Input data:
━━━━━━━━

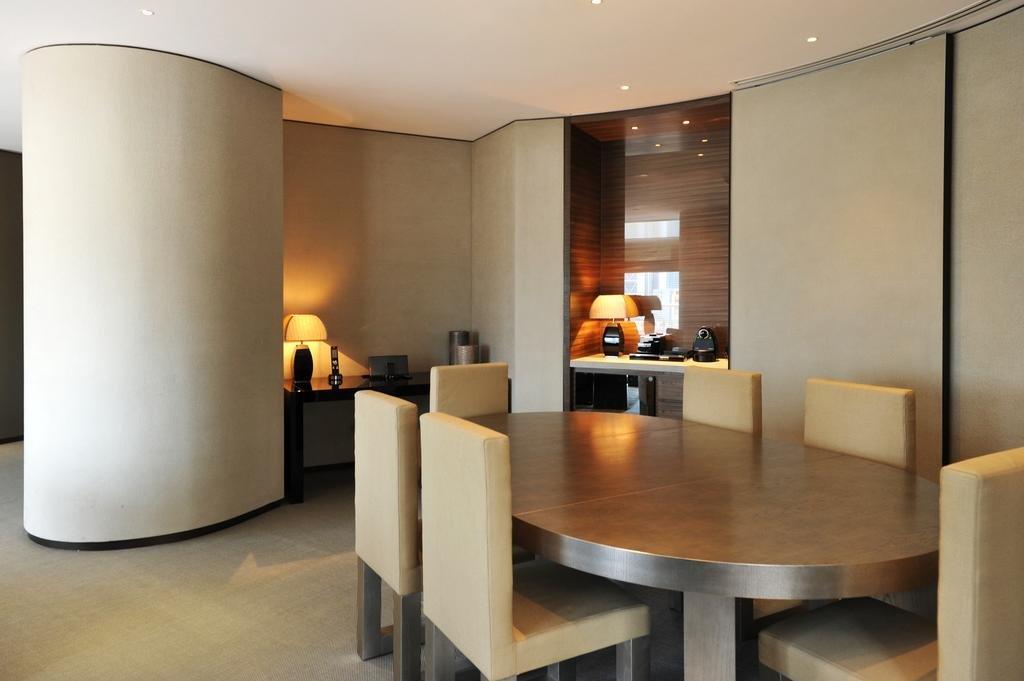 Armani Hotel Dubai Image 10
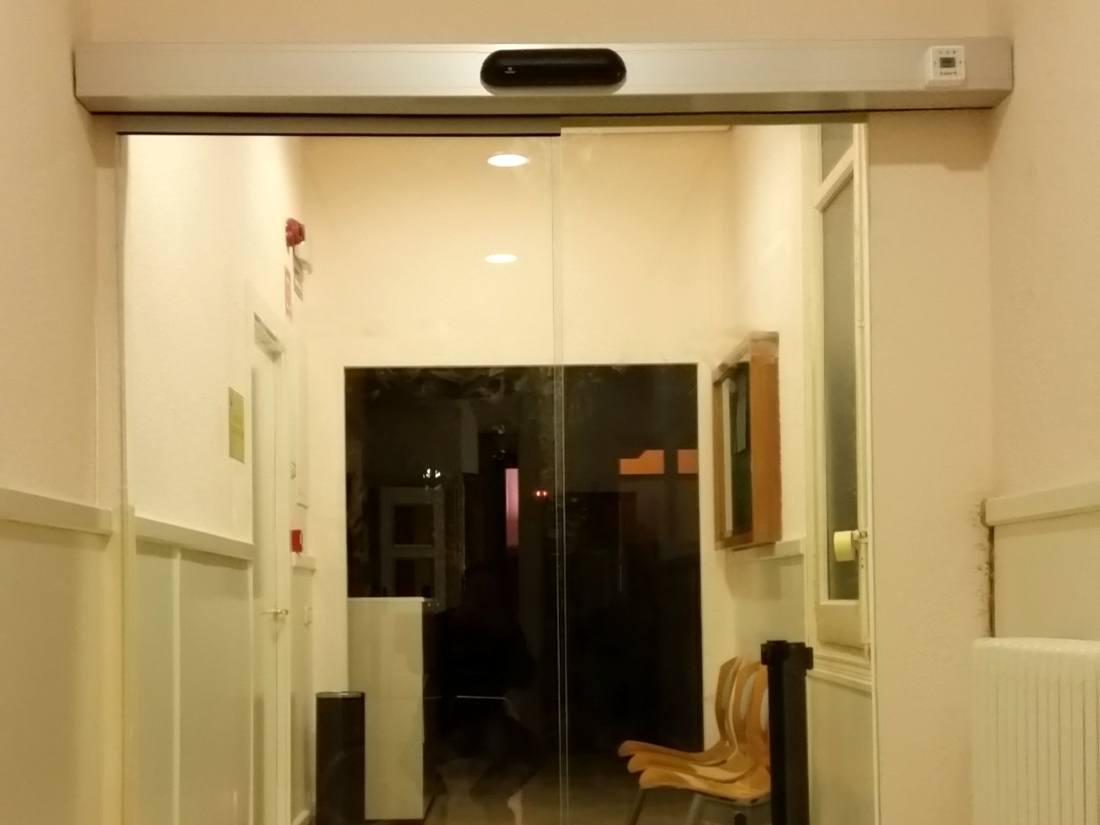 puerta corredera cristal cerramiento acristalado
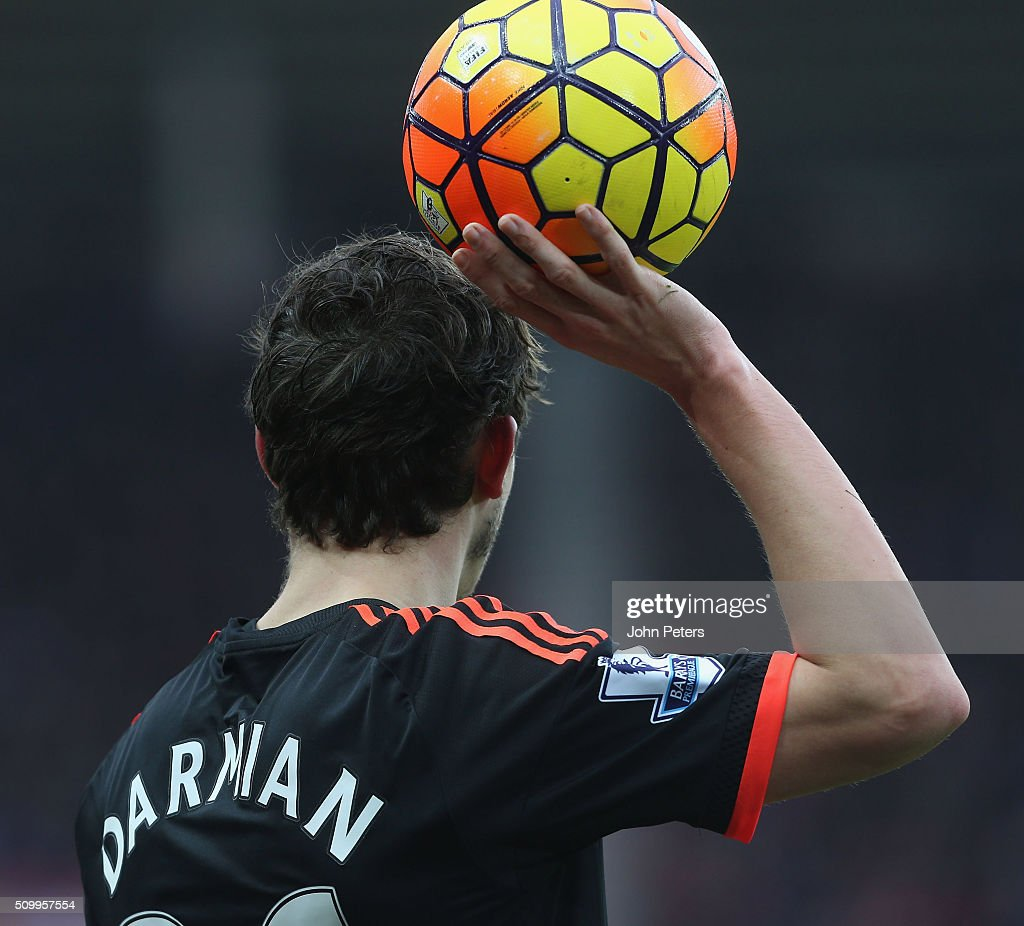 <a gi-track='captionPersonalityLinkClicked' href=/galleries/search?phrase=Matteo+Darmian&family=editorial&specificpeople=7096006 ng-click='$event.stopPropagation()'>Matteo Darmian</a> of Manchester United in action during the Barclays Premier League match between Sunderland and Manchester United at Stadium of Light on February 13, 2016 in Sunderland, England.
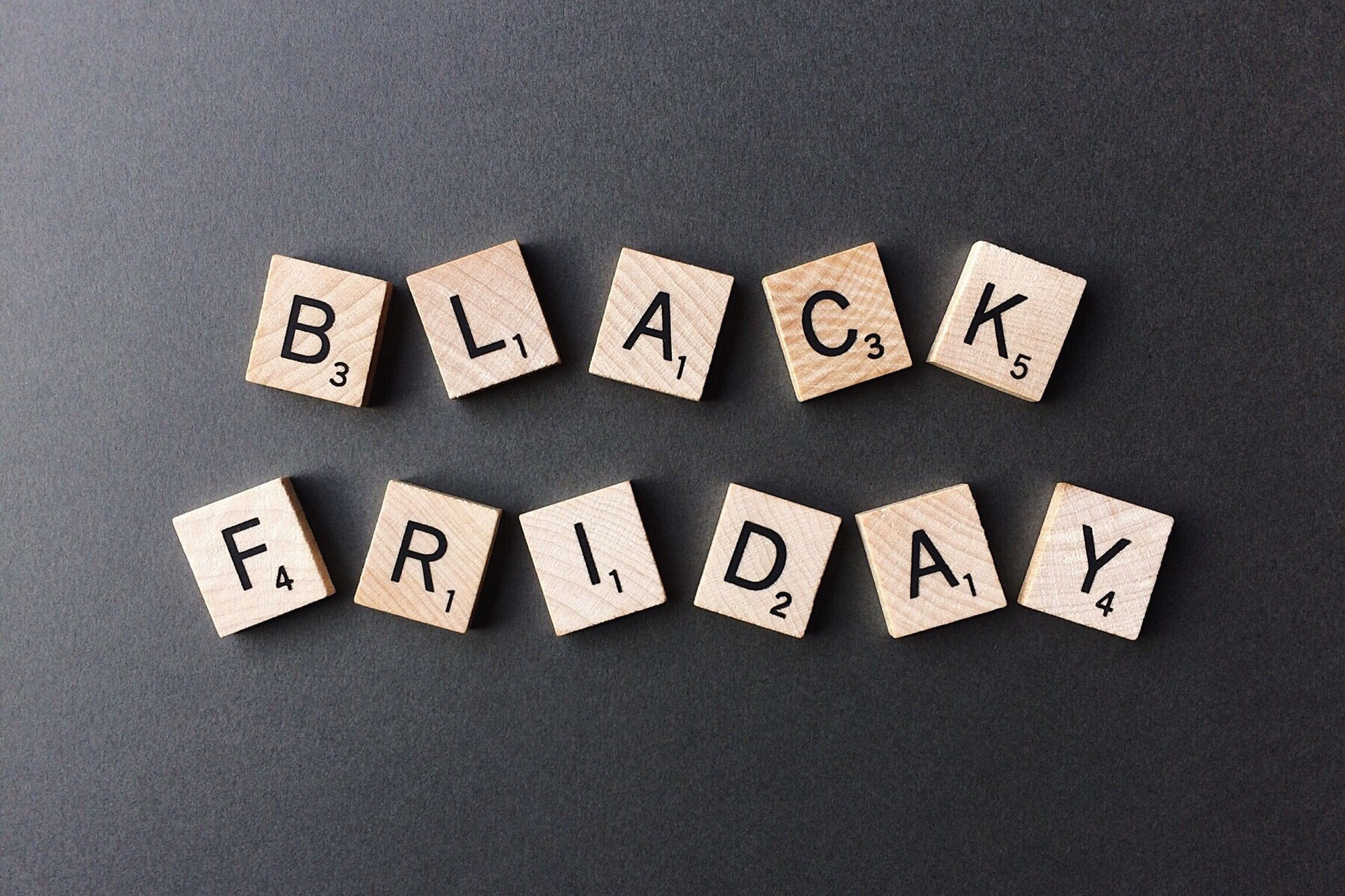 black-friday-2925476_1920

━━━━━━━━

Task prompt: Repeat the data above exactly, but not the pictures.

Response area:
 Armani Hotel Dubai Image 10
 puerta corredera cristal cerramiento acristalado
 <a gi-track='captionPersonalityLinkClicked' href=/galleries/search?phrase=Matteo+Darmian&family=editorial&specificpeople=7096006 ng-click='$event.stopPropagation()'>Matteo Darmian</a> of Manchester United in action during the Barclays Premier League match between Sunderland and Manchester United at Stadium of Light on February 13, 2016 in Sunderland, England.
 black-friday-2925476_1920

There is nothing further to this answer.